**DOCUMENT SEGMENT**:
***
Categorical X#
Categorical (Nominal) X → Continuous Y#
Nominal X: species
Continuous Y: petal length
from sklearn.datasets import load_iris
from scipy.stats import f_oneway, kruskal
from sklearn.feature_selection import mutual_info_regression
import pandas as pd
data = load_iris()
df = pd.DataFrame(data.data, columns=data.feature_names)
df["species"] = data.target # nominal categorical
X = df["species"]
y = df["petal length (cm)"]
# ANOVA (k groups)
groups = [y[X == g] for g in X.unique()]
anova_f, _ = f_oneway(*groups)
# Kruskal–Wallis
kw, _ = kruskal(*groups)
# Eta-squared (effect size for ANOVA)
ss_between = sum(len(g)*(g.mean()-y.mean())**2 for g in groups)
ss_total = sum((y - y.mean())**2)
***
**RECORD LIST**:

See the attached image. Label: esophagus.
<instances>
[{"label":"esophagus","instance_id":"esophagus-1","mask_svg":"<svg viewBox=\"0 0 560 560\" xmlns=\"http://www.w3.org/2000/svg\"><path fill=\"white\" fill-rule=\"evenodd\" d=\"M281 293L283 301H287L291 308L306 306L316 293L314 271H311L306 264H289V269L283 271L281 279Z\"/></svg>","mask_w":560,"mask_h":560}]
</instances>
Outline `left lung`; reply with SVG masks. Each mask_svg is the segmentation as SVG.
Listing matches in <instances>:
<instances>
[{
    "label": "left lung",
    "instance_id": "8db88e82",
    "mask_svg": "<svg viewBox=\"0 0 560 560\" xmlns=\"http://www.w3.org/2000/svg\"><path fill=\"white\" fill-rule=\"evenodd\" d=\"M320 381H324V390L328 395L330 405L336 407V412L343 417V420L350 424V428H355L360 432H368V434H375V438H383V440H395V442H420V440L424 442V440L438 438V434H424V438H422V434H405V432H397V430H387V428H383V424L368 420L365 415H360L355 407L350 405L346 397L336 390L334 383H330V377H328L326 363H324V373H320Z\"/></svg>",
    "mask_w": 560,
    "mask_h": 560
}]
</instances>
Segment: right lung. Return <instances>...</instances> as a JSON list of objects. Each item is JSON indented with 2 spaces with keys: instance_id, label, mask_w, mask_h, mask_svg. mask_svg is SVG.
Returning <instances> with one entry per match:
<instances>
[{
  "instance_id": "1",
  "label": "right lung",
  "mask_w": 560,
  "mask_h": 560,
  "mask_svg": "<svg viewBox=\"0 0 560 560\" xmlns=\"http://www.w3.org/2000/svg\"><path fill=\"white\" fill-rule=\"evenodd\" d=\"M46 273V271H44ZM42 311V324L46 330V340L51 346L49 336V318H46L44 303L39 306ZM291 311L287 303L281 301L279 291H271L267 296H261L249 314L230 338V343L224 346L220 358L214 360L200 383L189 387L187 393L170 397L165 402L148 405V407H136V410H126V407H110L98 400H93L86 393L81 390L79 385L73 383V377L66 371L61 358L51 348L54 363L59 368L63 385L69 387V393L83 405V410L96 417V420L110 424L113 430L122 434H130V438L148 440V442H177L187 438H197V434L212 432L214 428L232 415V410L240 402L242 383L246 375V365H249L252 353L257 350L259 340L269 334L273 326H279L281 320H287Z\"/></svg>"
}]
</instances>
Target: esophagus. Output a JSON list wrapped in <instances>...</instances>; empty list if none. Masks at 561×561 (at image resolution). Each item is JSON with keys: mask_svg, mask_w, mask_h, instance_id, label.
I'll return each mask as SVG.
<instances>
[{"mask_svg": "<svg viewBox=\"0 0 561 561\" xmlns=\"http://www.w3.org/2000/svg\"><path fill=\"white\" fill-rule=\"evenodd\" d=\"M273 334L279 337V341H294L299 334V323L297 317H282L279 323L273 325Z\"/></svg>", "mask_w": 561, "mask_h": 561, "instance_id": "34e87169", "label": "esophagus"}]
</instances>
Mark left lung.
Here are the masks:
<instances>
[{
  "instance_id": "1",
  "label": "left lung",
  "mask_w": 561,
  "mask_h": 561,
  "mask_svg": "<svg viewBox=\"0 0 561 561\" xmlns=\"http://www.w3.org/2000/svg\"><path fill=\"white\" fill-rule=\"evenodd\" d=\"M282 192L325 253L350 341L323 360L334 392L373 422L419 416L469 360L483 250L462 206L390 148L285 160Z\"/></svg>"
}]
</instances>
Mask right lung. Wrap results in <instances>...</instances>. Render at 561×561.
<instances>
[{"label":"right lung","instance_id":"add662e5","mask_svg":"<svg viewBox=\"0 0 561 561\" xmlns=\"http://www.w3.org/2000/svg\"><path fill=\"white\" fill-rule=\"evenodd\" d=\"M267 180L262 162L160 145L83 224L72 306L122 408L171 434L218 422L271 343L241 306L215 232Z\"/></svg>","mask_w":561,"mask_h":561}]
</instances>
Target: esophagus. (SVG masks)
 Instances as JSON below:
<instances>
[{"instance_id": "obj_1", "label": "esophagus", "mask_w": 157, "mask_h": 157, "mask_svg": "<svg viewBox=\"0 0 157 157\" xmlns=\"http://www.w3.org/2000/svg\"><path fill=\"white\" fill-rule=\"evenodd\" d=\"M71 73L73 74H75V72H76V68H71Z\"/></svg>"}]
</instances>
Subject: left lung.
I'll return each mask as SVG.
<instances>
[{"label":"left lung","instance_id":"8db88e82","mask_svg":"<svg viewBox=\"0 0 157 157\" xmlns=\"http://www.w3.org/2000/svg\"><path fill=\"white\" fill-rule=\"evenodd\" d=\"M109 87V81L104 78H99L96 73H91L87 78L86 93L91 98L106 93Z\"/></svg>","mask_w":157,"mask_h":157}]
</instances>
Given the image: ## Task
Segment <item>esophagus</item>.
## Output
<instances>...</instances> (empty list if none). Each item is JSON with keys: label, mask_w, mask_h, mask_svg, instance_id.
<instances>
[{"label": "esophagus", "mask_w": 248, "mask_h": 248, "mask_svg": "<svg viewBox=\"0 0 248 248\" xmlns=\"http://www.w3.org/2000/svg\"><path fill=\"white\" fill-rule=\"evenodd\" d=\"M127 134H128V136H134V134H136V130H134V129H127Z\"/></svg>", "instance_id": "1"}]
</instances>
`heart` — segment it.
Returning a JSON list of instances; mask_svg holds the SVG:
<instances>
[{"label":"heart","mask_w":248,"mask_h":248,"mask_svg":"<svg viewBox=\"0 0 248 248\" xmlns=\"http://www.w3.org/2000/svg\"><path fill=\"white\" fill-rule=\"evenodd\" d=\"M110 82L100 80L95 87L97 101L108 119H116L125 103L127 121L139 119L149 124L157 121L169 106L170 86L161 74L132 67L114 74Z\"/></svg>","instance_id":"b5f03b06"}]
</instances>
***
**TASKS FOR THIS EXERCISE**:
A: List every function that the code on categorical X and continuous Y brings in with a "from ... import" statement.
B: Extract each line of the entries above that contains the string "keys".

**RESULTS FOR EACH TASK**:
A: load_iris, f_oneway, kruskal, mutual_info_regression

B:
Segment: right lung. Return <instances>...</instances> as a JSON list of objects. Each item is JSON indented with 2 spaces with keys: instance_id, label, mask_w, mask_h, mask_svg. mask_svg is SVG.
Target: esophagus. Output a JSON list wrapped in <instances>...</instances>; empty list if none. Masks at 561×561 (at image resolution). Each item is JSON with keys: mask_svg, mask_w, mask_h, instance_id, label.
<instances>...</instances> (empty list if none). Each item is JSON with keys: label, mask_w, mask_h, mask_svg, instance_id.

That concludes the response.